To follow along, use the lab03 code.
Many of the standard probability distributions have functions in R to calculate:
The letter after each indicates the letter the function will start with for all distributions.
If the support of the random variable is a finite or countably infinite number of values, then the random variable is discrete. Discrete random variables have a probability mass function (pmf). This pmf gives the probability that a random variable will take on each value in its support. The cumulative distribution function (cdf) provides the probability the random variable is less than or equal to a particular value. The quantile function is the inverse of the cumulative distribution function, i.e. you provide a probability and the quantile function returns the value of the random variable such that the cdf will return that probability. (This is not very useful for discrete distributions.)
Whenever you repeat an experiment and you assume
Then, if you record the number of success out of the total, you have a binomial distribution.
For example, consider an experiment with probability of success of 0.7 and 13 trials, i.e. \(X\sim Bin(13,0.7)\).
We can use the pmf to calculate the probability of a particular outcome of the experiment.

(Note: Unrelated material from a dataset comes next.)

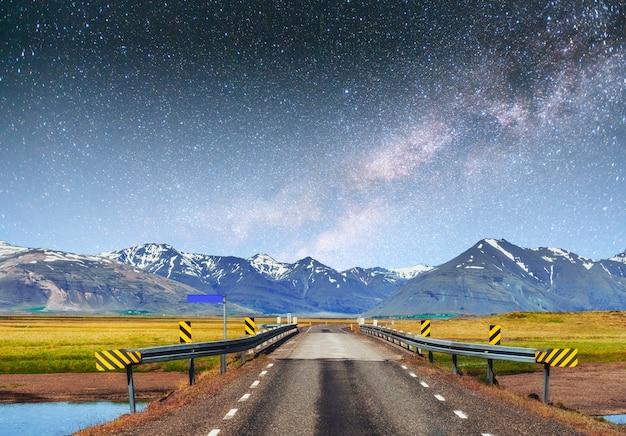 幻想的な星空と天の川。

For example, what is the probability of seeing 6 successes? We can use the dbinom
function.
n <- 13
p <- 0.7
dbinom(6, size = n, prob = p)
## [1] 0.0441524
The entire pmf is
x <- 0:n
plot(x, dbinom(x, size = n, prob = p), main = "Probability mass function for Bin(13,0.7)")

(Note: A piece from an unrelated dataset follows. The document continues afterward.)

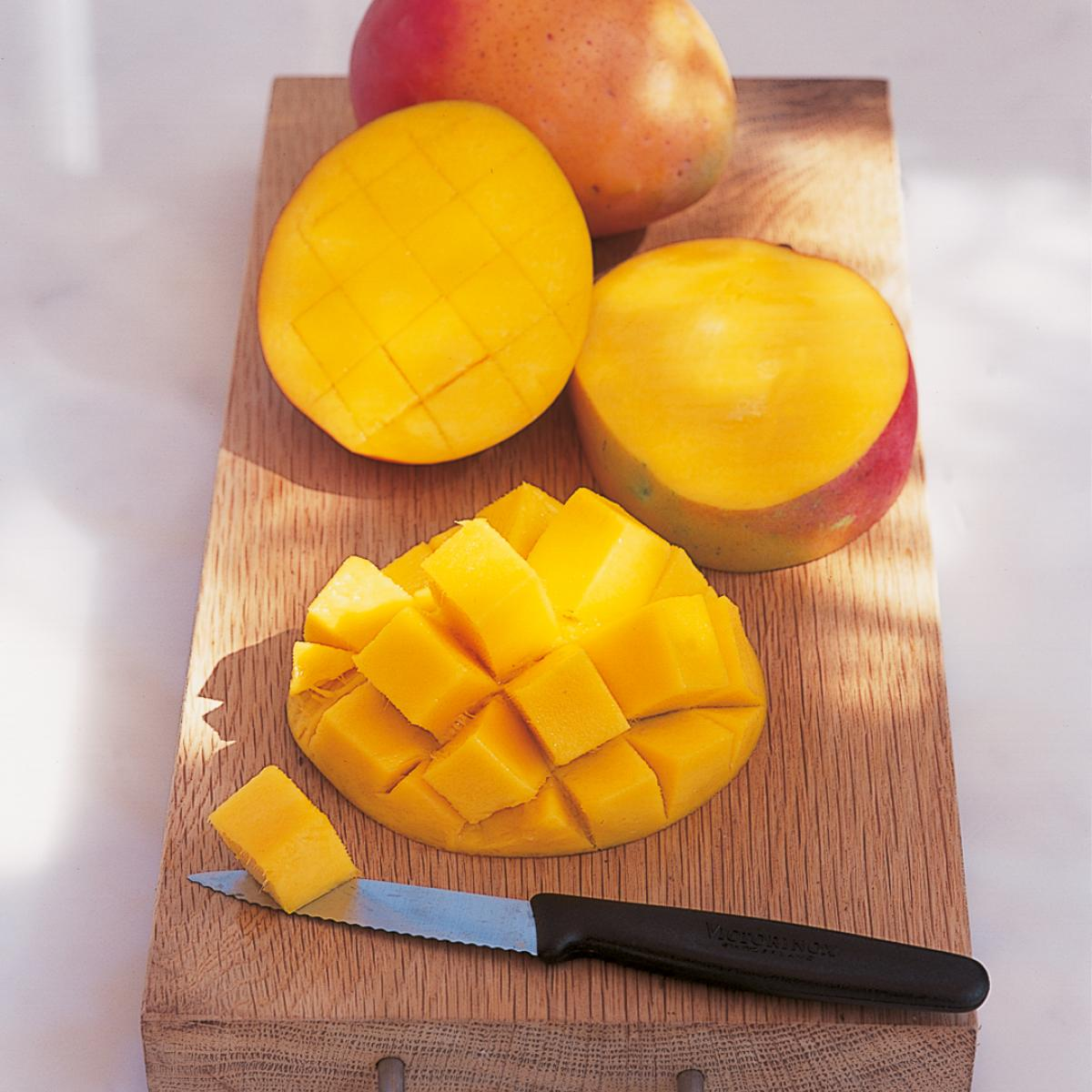 A picture of Delia's How to prepare and serve a mango how to cook guide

If we want to calculate the probability of observing an outcome less than or equal to a particular value, we can use the cumulative distribution function. For example, what is the probability of observing 9 or fewer successes?
pbinom(9, size = n, prob = p)
## [1] 0.5793944
Here is the entire cdf.
plot(x, pbinom(x, size = n, prob = p), type="s", main = "Cumulative distribution function for Bin(13,0.7)")
For a discrete random variable, the cdf is a step function since the function jumps whenever it comes across a value in the support for the random variable.
Finally, we can draw random values from this binomial distribution using the rbinom
function.
draws <- rbinom(100, size = n, prob = p) # draw 100
brks <- (0:(n+1)) - 0.5
hist(draws, breaks = brks, main = "Random draws from Bin(13,0.7)")
Rather than having the number of draws, we often want the percentage of draws. For reference, we can add the true probabilities using the pmf (shown in red).
hist(draws, breaks = brks, probability = TRUE)
points(x, dbinom(x, size = n, prob = p), col="red")
Plot the pmf and cdf function for the binomial distribution with probability of success 0.25 and 39 trials, i.e. \(X\sim Bin(39,0.25)\). Then sample 999 random binomials with 39 trials and probability of success 0.25 and plot them on a histogram with the true probability mass function.
n <- 39
p <- 0.25
x <- 0:n
plot(x, dbinom(x, size = n, prob = p),
main = 'Probability mass function for Bin(39,0.25)')
plot(x, pbinom(x, size = n, prob = p), type = 's',
main = 'Cumulative distribution function for Bin(39, 0.25)')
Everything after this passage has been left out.